I have the following program for converting 6bit ASCII to binary format.
ascii2bin :: Char -> B.ByteString
ascii2bin = B.reverse . fst . B.unfoldrN 6 decomp . to6BitASCII -- replace to6BitASCII with ord if you want to compile this
where decomp n = case quotRem n 2 of (q,r) -> Just (chr r,q)
bs2bin :: B.ByteString -> B.ByteString
bs2bin = B.concatMap ascii2bin
this produces the following core segment:
Rec {
$wa
$wa =
\ ww ww1 ww2 w ->
case ww2 of wild {
__DEFAULT ->
let {
wild2
wild2 = remInt# ww1 2 } in
case leWord# (int2Word# wild2) (__word 1114111) of _ {
False -> (lvl2 wild2) `cast` ...;
True ->
case writeWord8OffAddr#
ww 0 (narrow8Word# (int2Word# (ord# (chr# wild2)))) w
of s2 { __DEFAULT ->
$wa (plusAddr# ww 1) (quotInt# ww1 2) (+# wild 1) s2
}
};
6 -> (# w, (lvl, lvl1, Just (I# ww1)) #)
}
end Rec }
notice that ord . chr == id
, and so there is a redundant operation here: narrow8Word# (int2Word# (ord# (chr# wild2)))
Is there a reason GHC is needlessly converting from Int -> Char -> Int, or is this an example of poor code generation?
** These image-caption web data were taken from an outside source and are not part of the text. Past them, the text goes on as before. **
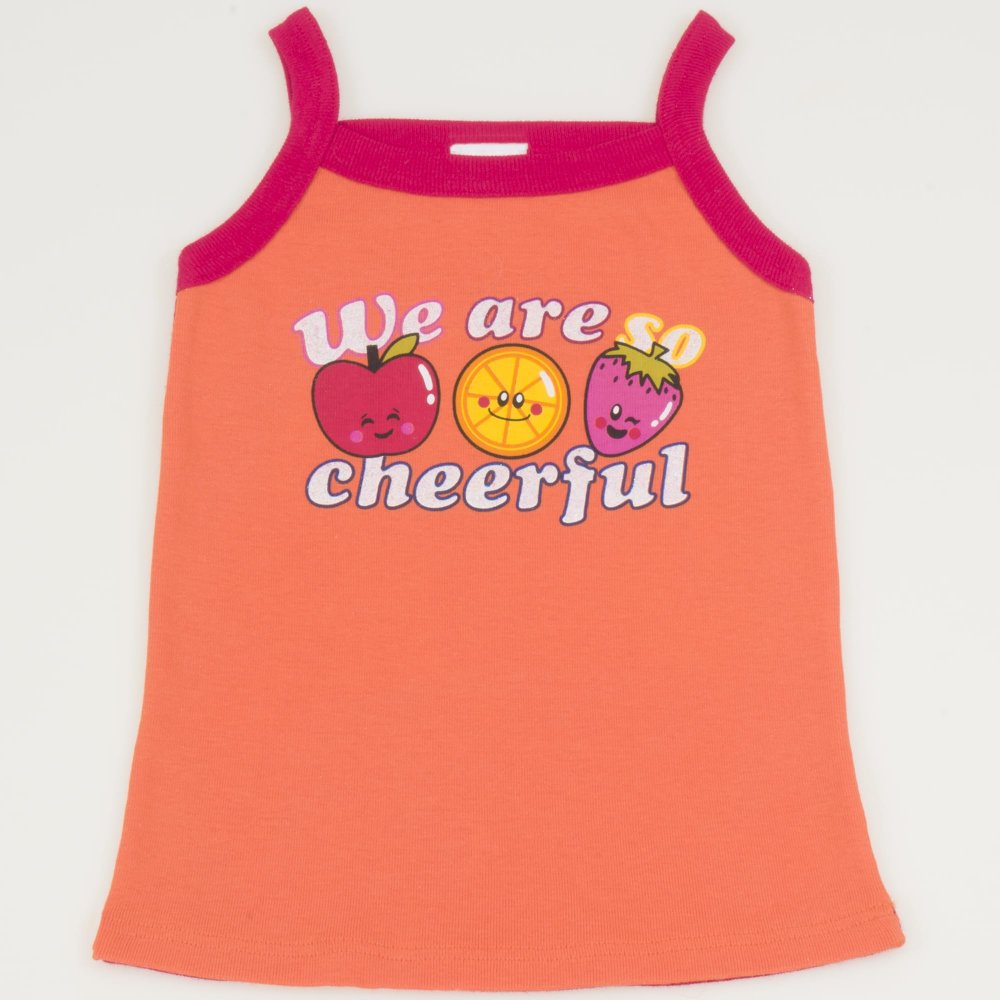 Orange and red tank undershirt for girls with fruit print | liloo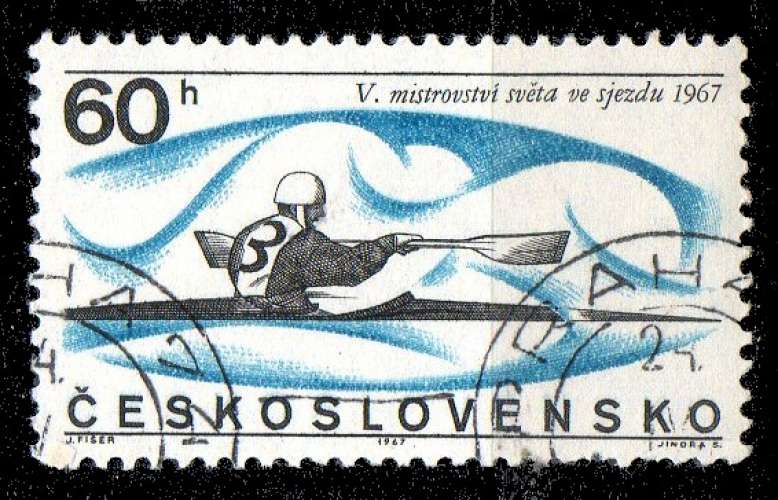 Tchécoslovaquie  Yvert N°1556 Oblitéré 1967 Canoé coupe du monde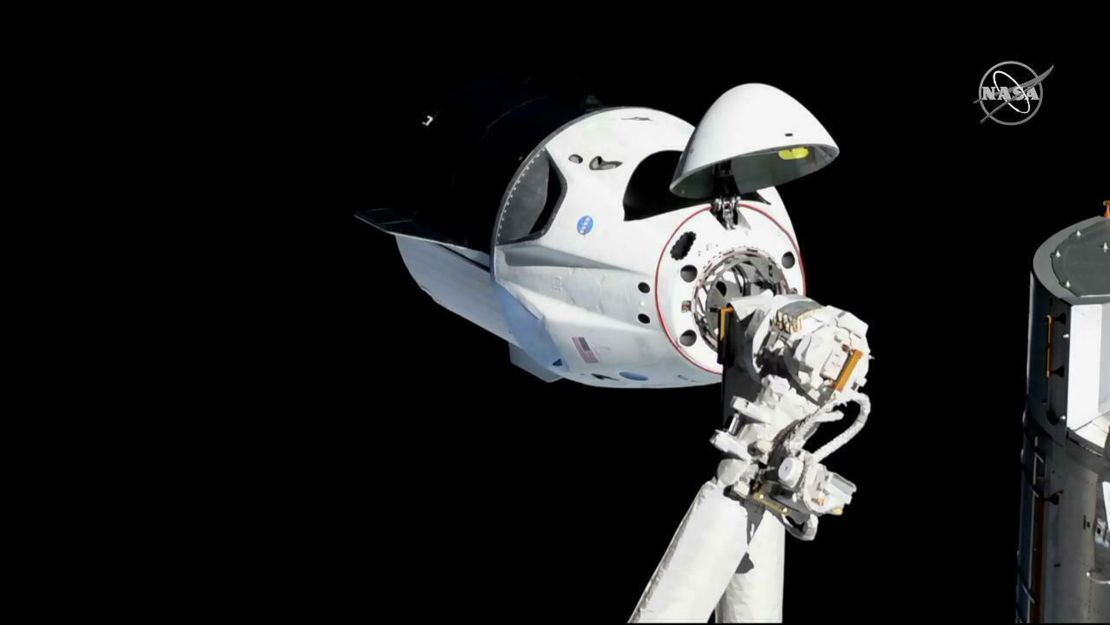 SpaceX's Crew Dragon docking with the International Space Station.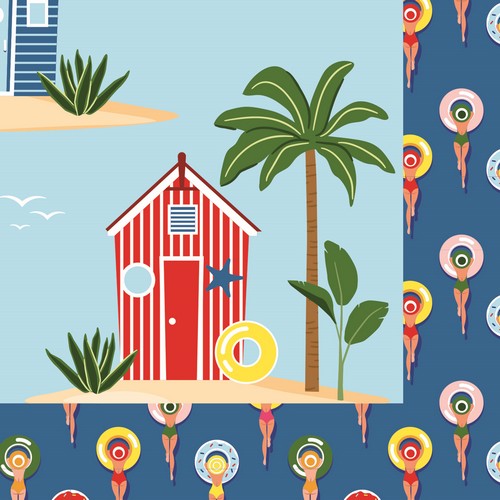 20 Servietten A la plage - Strandhütten an Palmen 33x33cm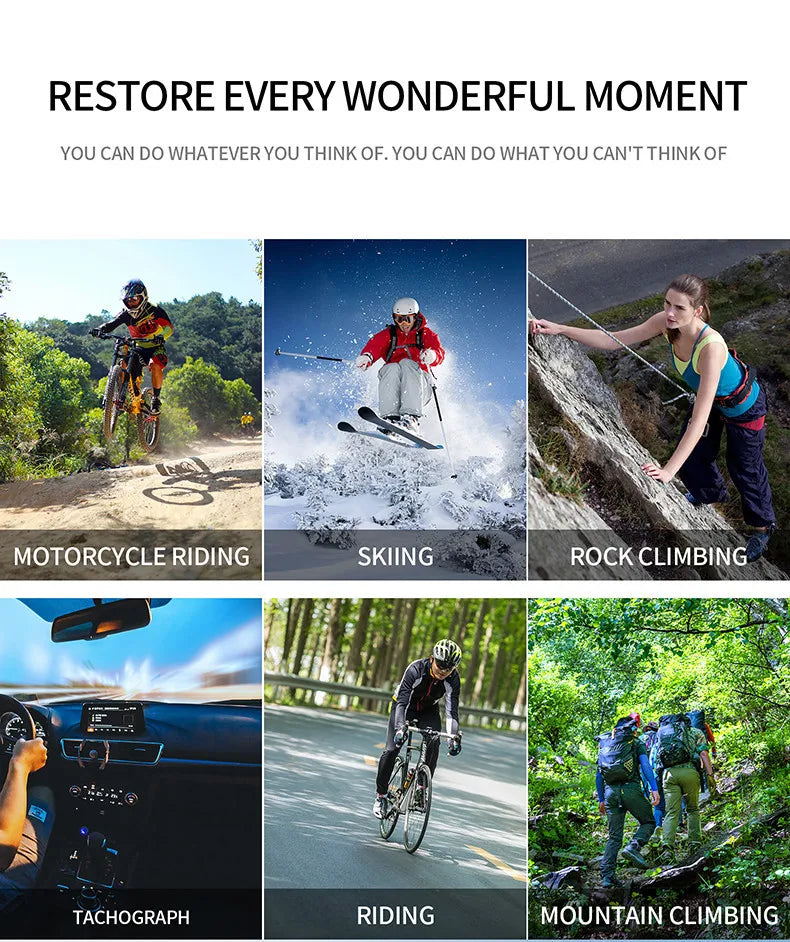 Mini cámara 4K HD 60FPS Wifi Deporte al aire libre 170 °   Cámara gran angular para casco de motocicleta y bicicleta, resistente al agua, con pantalla LED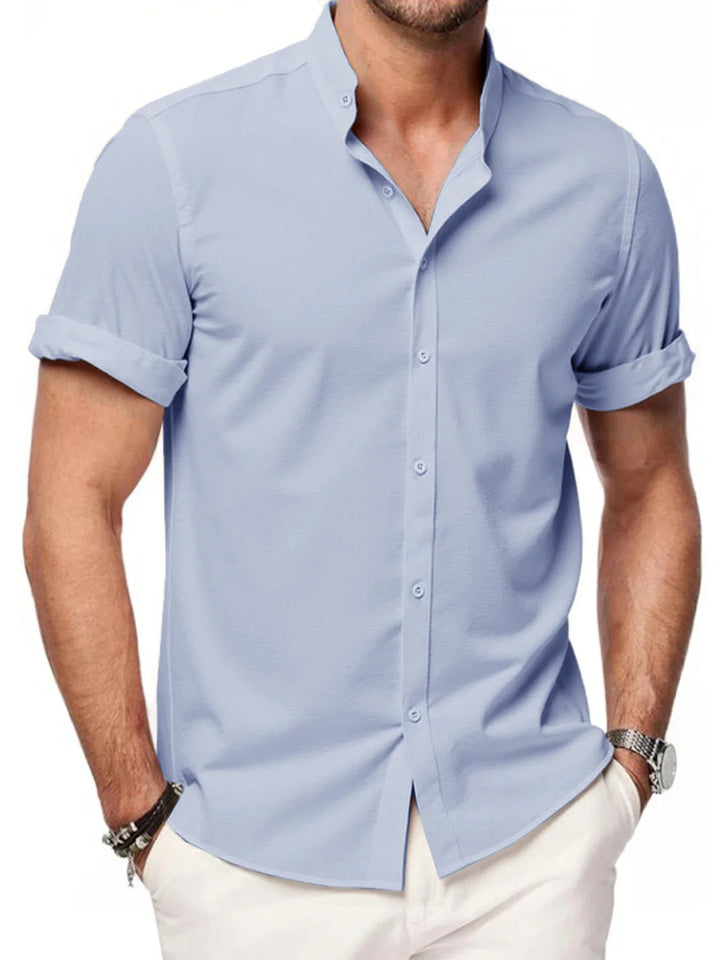 Max - Men's Henley Oxford Linen Shirt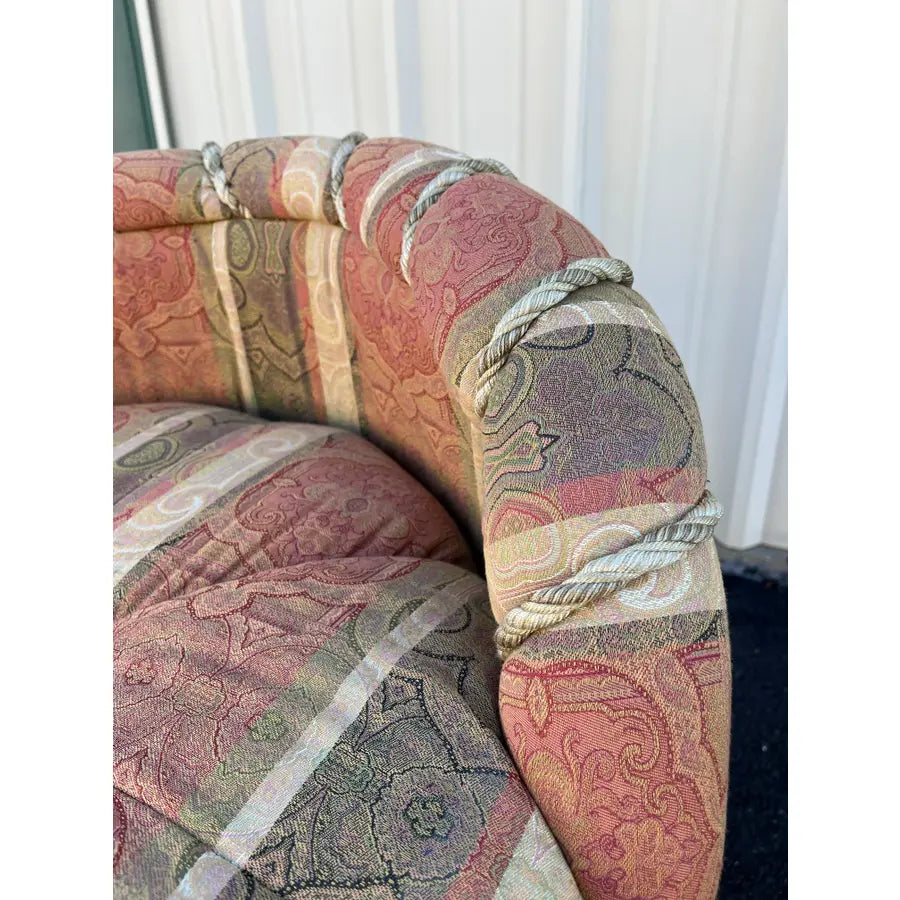 French Style Overstuffed Bedroom Chair or Changing Pouf With Pleated Skirt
Can this be optimized out?
This is using GHC 7.4.2, I have not tried compiling with any other version. I have since found the problem remains in GHC 7.6.2, but the redundant operations are removed in the current HEAD branch on github.
Is there a reason GHC is needlessly converting from
Int -> Char -> Int
, or is this an example of poor code generation? Can this be optimized out?
Not really (to both). The core you get from -ddump-simpl
is not the end. There are a few optimisations and transformations still done after that on the way to the assembly code. But removing the redundant conversions here isn't actually an optimisation.
They can be, and are, removed between the core and the assembly. The point is that these primops - except for the narrowing - are no-ops, they are only present in the core because that's typed. Since they are no-ops, it doesn't matter whether there is a redundant chain of them in the core.
The assembly that 7.6.1 produces from the code [it's more readable than what 7.4.2 produces, so I take that] - with ord
instead of to6BitASCII
- is
ASCII.$wa_info:
_cXT:
addq $64,%r12
cmpq 144(%r13),%r12
ja _cXX
movq %rdi,%rcx
cmpq $6,%rdi
jne _cXZ
movq $GHC.Types.I#_con_info,-56(%r12)
movq %rsi,-48(%r12)
movq $Data.Maybe.Just_con_info,-40(%r12)
leaq -55(%r12),%rax
movq %rax,-32(%r12)
movq $(,,)_con_info,-24(%r12)
movq $lvl1_rVq_closure+1,-16(%r12)
movq $lvl_rVp_closure+1,-8(%r12)
leaq -38(%r12),%rax
movq %rax,0(%r12)
leaq -23(%r12),%rbx
jmp *0(%rbp)
_cXX:
movq $64,192(%r13)
_cXV:
movl $ASCII.$wa_closure,%ebx
jmp *-8(%r13)
_cXZ:
movl $2,%ebx
movq %rsi,%rax
cqto
idivq %rbx
movq %rax,%rsi
cmpq $1114111,%rdx
jbe _cY2
movq %rdx,%r14
addq $-64,%r12
jmp GHC.Char.chr2_info
_cY2:
movb %dl,(%r14)
incq %r14
leaq 1(%rcx),%rdi
addq $-64,%r12
jmp ASCII.$wa_info
.size ASCII.$wa_info, .-ASCII.$wa_info
The part where the narrow8Word# (int2Word# (ord# (chr# wild2)))
appears in the core is after the cmpq $1114111, %rdx
. If the quotient is not out-of-range, the code jumps to _cY2
which contains no such conversions anymore. A byte is written to the array, some pointers/counters are incremented, and that's it, jump back to the top.
I think it would be possible to generate better code from this than GHC currently does, but the redundant no-op conversions already vanish.